■ **TAREFA 1**
Resuma em duas frases o texto sobre as estações do ano.
■ **TAREFA 2**
Dê sequência ao texto sobre as estações do ano a partir do ponto em que ele termina.

■ **TRECHO DA PÁGINA**
Quando eu era criança, verão era quente e inverno era frio.
Ao chegarem os primeiros ventos de outono, começávamos a guardar as roupas de
verão e arejar as de inverno, efetuando uma troca nas prateleiras que durava
meses. Até que as árvores recomeçassem a florir, denunciando que o frio
rigoroso logo daria lugar a dias mais longos aquecidos pelo calor do sol da primavera.
Tempo que ficou na lembrança. Com o dito aquecimento global, provocado pela devastação
das florestas, poluição, e tudo o mais que o ser humano fez contra a natureza
nas últimas décadas, as estações mergulharam numa profunda confusão: Inverno e Verão
se abraçam escandalosamente; e Outono caminha de mãos dadas com a Primavera.
Perderam os limites!
Vejo a humanidade seguindo este mesmo curso: as estações da
vida se misturam, do mesmo modo que as estações do ano. Em alguns casos, pelo
mesmo motivo: a urgência. O mau uso da natureza do corpo e dos elementos
criados pelo homem, com industrialização e tecnologia, trouxe-nos conseqüências
nefastas. Os males da velhice chegam antes do tempo. Moléstias que antes só apareciam
na idade madura, hoje se manifestam em meninos de dez anos, a exemplo da
hipertensão e da elevação do colesterol. Doenças predadoras como o câncer, há
algumas décadas diagnosticadas preferencialmente na maturidade, surgem cada vez
mais cedo. Esses males precoces, que exigem longos e delicados tratamentos,
baixam a qualidade de vida, representando o outono fora de época, o que
corrompe a ordem natural das coisas.

■ **DADOS FORNECIDOS**
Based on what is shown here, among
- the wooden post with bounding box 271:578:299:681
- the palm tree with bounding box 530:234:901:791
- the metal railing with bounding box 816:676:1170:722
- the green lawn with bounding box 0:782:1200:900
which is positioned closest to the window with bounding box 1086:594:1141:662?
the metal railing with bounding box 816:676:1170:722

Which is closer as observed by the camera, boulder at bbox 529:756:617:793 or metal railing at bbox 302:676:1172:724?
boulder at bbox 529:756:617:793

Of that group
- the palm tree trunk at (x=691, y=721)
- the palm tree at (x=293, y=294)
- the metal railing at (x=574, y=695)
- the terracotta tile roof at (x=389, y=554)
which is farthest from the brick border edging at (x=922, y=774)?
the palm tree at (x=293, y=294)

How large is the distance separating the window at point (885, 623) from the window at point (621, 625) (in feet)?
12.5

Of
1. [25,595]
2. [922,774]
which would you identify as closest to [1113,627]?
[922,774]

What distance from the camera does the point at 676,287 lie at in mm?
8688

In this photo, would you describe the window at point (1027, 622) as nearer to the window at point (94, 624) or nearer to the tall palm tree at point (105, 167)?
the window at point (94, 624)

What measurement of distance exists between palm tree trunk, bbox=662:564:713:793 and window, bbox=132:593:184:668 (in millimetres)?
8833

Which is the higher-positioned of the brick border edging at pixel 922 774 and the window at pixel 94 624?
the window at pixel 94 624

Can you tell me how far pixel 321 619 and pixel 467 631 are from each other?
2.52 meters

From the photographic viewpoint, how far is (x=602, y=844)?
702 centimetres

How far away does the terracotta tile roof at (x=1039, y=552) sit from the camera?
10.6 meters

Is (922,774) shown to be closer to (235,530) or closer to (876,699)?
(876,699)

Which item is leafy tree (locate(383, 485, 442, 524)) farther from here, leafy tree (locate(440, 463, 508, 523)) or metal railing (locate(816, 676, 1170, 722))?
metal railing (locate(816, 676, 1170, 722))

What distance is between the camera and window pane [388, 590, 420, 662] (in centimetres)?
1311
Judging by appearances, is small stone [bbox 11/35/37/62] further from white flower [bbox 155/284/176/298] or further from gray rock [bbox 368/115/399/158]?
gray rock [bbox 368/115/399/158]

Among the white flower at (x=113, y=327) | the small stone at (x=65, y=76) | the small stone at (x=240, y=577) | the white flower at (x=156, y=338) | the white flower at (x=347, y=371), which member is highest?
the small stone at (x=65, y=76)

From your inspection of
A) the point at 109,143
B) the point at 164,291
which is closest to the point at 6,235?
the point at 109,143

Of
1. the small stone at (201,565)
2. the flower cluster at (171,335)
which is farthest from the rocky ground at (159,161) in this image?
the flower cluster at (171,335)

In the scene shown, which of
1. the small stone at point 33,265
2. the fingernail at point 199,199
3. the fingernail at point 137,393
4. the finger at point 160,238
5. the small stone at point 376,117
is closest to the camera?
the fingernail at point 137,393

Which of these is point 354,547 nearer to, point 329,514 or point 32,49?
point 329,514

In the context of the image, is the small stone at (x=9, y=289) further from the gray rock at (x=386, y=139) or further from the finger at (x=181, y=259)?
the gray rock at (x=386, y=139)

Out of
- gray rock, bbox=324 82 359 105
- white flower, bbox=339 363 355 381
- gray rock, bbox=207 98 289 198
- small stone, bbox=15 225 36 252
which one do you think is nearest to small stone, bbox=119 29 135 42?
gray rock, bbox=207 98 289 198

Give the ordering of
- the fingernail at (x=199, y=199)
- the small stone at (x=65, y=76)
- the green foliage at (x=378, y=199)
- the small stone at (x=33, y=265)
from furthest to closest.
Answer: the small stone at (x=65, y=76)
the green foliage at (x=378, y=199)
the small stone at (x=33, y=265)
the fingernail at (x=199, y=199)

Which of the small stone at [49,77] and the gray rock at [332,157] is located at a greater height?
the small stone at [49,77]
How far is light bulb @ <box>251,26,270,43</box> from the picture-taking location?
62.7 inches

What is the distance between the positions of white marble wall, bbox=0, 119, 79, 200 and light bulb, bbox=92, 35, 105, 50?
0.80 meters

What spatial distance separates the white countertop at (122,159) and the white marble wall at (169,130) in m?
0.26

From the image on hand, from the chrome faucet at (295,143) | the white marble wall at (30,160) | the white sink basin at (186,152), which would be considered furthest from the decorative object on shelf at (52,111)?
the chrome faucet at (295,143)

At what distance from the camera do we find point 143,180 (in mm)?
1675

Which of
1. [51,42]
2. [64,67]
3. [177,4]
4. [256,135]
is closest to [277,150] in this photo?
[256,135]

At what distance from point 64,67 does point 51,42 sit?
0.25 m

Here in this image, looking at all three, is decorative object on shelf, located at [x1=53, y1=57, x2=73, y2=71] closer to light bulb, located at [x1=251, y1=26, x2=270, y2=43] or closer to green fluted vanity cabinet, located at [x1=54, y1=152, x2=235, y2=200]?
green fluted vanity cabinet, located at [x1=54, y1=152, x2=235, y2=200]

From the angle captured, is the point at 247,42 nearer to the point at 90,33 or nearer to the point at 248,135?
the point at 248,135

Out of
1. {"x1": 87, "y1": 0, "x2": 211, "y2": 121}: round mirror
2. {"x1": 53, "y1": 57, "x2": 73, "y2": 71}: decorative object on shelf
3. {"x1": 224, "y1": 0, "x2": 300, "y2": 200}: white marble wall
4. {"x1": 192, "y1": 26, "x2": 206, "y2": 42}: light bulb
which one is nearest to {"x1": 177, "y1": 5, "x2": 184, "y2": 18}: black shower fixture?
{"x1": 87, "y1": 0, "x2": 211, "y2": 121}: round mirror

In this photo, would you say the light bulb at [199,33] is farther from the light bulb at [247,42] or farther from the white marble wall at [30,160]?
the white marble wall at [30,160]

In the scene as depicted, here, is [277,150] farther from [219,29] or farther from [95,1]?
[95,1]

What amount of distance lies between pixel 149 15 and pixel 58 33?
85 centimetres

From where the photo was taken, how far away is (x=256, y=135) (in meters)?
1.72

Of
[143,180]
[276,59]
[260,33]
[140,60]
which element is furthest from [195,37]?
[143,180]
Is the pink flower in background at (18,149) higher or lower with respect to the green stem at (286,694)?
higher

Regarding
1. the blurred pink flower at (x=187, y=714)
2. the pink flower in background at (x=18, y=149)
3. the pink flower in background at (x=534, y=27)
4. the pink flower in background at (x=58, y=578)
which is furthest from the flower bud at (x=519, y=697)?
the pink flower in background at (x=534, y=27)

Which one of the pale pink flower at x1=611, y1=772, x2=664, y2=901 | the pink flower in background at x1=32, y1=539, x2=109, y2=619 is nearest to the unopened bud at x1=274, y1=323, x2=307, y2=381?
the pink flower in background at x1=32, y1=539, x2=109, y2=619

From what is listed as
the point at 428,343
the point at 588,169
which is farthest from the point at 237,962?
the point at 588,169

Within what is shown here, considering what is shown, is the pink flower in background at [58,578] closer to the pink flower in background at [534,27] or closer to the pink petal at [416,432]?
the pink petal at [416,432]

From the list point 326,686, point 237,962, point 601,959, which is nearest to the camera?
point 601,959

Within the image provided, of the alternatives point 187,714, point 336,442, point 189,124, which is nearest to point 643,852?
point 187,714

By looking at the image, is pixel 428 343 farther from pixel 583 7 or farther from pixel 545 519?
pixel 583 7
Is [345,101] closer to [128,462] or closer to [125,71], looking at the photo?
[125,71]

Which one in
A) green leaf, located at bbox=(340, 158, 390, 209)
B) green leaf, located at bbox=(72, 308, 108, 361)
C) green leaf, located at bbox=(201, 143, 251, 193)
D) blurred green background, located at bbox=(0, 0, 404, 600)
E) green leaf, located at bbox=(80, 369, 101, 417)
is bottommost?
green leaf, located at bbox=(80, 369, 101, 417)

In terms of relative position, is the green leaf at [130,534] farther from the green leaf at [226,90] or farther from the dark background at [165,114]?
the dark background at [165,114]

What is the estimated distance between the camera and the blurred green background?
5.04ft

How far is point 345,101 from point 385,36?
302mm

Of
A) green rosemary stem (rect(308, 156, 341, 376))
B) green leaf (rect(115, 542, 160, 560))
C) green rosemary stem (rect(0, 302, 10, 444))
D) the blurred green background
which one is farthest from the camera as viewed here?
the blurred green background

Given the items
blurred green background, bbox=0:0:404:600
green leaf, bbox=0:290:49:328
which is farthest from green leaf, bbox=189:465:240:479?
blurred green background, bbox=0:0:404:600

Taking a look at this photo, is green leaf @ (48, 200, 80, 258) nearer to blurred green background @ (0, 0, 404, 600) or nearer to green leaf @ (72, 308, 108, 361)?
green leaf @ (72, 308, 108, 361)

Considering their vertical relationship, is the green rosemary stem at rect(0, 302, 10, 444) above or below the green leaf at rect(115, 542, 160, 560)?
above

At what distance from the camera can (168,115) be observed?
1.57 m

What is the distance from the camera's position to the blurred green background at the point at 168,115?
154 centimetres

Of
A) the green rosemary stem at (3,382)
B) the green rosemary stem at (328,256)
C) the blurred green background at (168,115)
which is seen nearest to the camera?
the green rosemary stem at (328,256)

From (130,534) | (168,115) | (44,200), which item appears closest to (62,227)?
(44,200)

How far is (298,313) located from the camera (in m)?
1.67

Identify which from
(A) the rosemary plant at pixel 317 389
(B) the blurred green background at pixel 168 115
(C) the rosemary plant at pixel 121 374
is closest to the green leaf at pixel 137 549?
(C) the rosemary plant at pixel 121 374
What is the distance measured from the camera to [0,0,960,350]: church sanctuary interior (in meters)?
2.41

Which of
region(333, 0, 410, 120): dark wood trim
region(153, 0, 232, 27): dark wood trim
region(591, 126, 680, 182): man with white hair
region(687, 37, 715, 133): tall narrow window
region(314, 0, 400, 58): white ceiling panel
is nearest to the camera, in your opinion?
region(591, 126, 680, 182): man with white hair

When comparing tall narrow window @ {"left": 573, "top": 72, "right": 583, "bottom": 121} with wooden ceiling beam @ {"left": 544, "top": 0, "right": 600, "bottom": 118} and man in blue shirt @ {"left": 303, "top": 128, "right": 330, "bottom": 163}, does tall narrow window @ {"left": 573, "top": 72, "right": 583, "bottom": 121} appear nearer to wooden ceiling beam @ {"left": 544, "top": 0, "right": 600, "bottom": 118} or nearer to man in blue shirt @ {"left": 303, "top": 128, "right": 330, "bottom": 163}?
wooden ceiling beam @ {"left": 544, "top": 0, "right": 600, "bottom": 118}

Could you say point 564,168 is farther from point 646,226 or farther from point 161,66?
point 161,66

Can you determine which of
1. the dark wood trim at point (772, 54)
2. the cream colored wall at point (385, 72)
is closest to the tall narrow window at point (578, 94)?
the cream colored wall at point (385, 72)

■ **RESPOSTA DO EXERCÍCIO 1**
As estações do ano, antes bem definidas, perderam os limites com o aquecimento global, provocado pela devastação das florestas, pela poluição e por outras ações humanas contra a natureza. Da mesma forma, as estações da vida se misturam: o mau uso do corpo e dos elementos criados pelo homem faz com que males antes típicos da maturidade, como hipertensão, colesterol elevado e câncer, surjam cada vez mais cedo e baixem a qualidade de vida.

■ **RESPOSTA DO EXERCÍCIO 2**
Por outro lado, os avanços da medicina devolvem juventude e
dão novas perspectivas a pessoas antes condenadas. Modernos tratamentos são
usados na cura do corpo e da alma, como a evolução dos transplantes, a
perfeição das próteses e as recentes descobertas na área da genética. Sem
desprezar os medicamentos para impotência e depressão, bem como a reposição
hormonal. Ainda, os tratamentos de beleza representam ganhos neste confronto. Para
aqueles que, em pleno outono da vida, recebem os ares das estações mais mornas,
a perda de limites é a conquista da liberdade. Com licença para sonhar e
realizar, vivendo com mais intensidade e prazer.
E, assim, deparamo-nos diariamente com pessoas de todas as
idades freqüentando ambientes antes exclusivos de uns e outros. Jovens na
fisioterapia e velhos na academia. Retorno aos bancos escolares depois de
nascidos os netos. Seres de épocas cronologicamente diferentes se amando e
fazendo valer seu direito à felicidade. Juntos, enfrentando as nuanças do
tempo, sem medo do inverno, que em algum momento virá.